### Passage provided
****************

How would I find the first alpha character in a string?

I don't use DXL much so maybe my queston has an obvious answer to some you power users. I have a string field which is being set to a portion of a log file line which contains a username. I'm finding that for our users logging in from China, ahead of the username there is a variable number of unprintable characters preceding the username. I've been looking for something similar to "firstNonSpace" but instead of returning the index of the first non-space character in the buffer, it would return the index of the first alpha character. If no such function exists, which seems to be the case, could someone suggest an elegant way of doing the same with code. Thanks!
Doug_Wilson - Fri Oct 26 10:21:09 EDT 2012

Re: How would I find the first alpha character in a string?
llandale - Mon Oct 29 11:52:04 EDT 2012

The following it technically what you asked for:

int  GetFirstAlpha(string in_String)
{    // find the first Alpha character in the string.  Return -1 if there are none
 
    int  i
    char c
    for (i=0; i<length(in_String); i++)
    {  c = in_String[i]
       if (isalpha(c)) then return(i)
    }
    return(-1)   // Not found at all?
}   // end GetFirstAlpha()

There are several such "ischaracter" functions, here are my notes:

bool function(char)   // these functions all look this this.
    isalpha     'a' - 'z' 'A' - 'Z'  
        isupper         'A' - 'Z'  
        islower         'a' - 'z'  
        isdigit         '0' - '9'  
        isxdigit        '0' - '9' 'a' - 'f' 'A' - 'F'  
        isalnum         'a' - 'z' 'A' - 'Z' '0' - '9'  
        isspace         ' ' '\t' '\n' '\v' '\f' '\r'    // manual is wrong, \m\j\k don't exist.

****************

### Supplied information
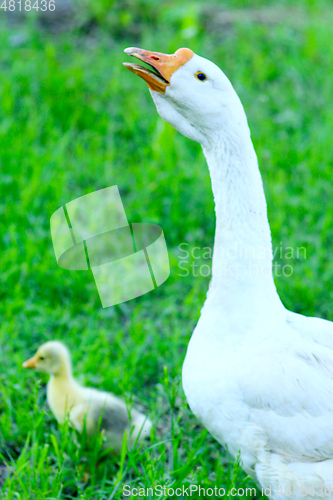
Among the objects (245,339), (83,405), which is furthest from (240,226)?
(83,405)

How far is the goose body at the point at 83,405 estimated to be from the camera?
280cm

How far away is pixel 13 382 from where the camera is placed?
3.11m

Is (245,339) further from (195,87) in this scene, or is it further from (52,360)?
(52,360)

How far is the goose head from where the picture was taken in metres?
2.15

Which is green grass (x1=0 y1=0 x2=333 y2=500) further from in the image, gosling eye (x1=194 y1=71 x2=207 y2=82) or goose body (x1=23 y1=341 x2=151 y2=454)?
gosling eye (x1=194 y1=71 x2=207 y2=82)

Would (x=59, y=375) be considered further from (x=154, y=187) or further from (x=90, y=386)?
(x=154, y=187)

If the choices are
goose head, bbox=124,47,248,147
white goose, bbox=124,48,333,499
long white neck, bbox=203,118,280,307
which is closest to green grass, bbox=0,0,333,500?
white goose, bbox=124,48,333,499

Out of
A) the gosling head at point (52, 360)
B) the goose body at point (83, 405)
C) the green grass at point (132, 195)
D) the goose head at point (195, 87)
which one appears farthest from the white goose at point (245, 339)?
the gosling head at point (52, 360)

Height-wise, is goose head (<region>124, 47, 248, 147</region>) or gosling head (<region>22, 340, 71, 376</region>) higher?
goose head (<region>124, 47, 248, 147</region>)

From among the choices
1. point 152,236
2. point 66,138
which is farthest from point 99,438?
point 66,138

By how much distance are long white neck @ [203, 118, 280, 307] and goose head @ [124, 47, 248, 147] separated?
7 centimetres

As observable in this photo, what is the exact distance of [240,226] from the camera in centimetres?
230

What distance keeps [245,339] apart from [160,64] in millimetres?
1193

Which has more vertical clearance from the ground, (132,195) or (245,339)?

****************

### Tasks
1 > Answer these from the DXL forum thread:
(a) Where are the users logging in from whose usernames are preceded by unprintable characters?
(b) What does GetFirstAlpha return when the string has no alpha character?
(c) Which characters does isxdigit cover according to the notes?
2 > Do these statements agree with the DXL forum thread? Answer yes or no for each and quote the words that decide it.
(a) The person asking the question uses DXL often.
(b) The notes claim the manual lists characters for isspace that don't exist.
(c) The reply was posted on the same day as the question.
3 > Carry on the DXL forum thread about finding the first alpha character from the point where it stops.

### Outputs for the tasks
1 >
(a) China.
(b) -1.
(c) '0' - '9', 'a' - 'f', and 'A' - 'F'.

2 >
(a) No: "I don't use DXL much"
(b) Yes: "manual is wrong, \m\j\k don't exist."
(c) No: "Fri Oct 26 10:21:09 EDT 2012" and "Mon Oct 29 11:52:04 EDT 2012"

3 >
        ispunct         any character except <space>              // Not space, not isalnum, not iscntrl
                        and alpha numeric characters  
        isprint         a printing character                    // i.e. != iscntrl, includes \t (#9)
        iscntrl         between 0 and 31, and code 127  
        isascii         between 0 and 127  
        isgraph         any visible character                   // i.e. =isprint, except space

isascii() above has some potential
I suggest run the following on one of your Chinese names:

void PrintCharacters(string in_String)
{  
   int i
   char c
   print "<">\n"
   for (i=0; i<length(in_String); i++)
   {  c = in_String[i]
      print "\t" (intOf(c)) "\t[" c "]\n"
   }
}  // end PrintCharacters()

take note of the code printed for those odd characters.

-Louie

 

Re: How would I find the first alpha character in a string?
Doug_Wilson - Mon Oct 29 17:46:55 EDT 2012

llandale - Mon Oct 29 11:52:04 EDT 2012

The following it technically what you asked for:

int  GetFirstAlpha(string in_String)
{    // find the first Alpha character in the string.  Return -1 if there are none
 
    int  i
    char c
    for (i=0; i<length(in_String); i++)
    {  c = in_String[i]
       if (isalpha(c)) then return(i)
    }
    return(-1)   // Not found at all?
}   // end GetFirstAlpha()

There are several such "ischaracter" functions, here are my notes:

bool function(char)   // these functions all look this this.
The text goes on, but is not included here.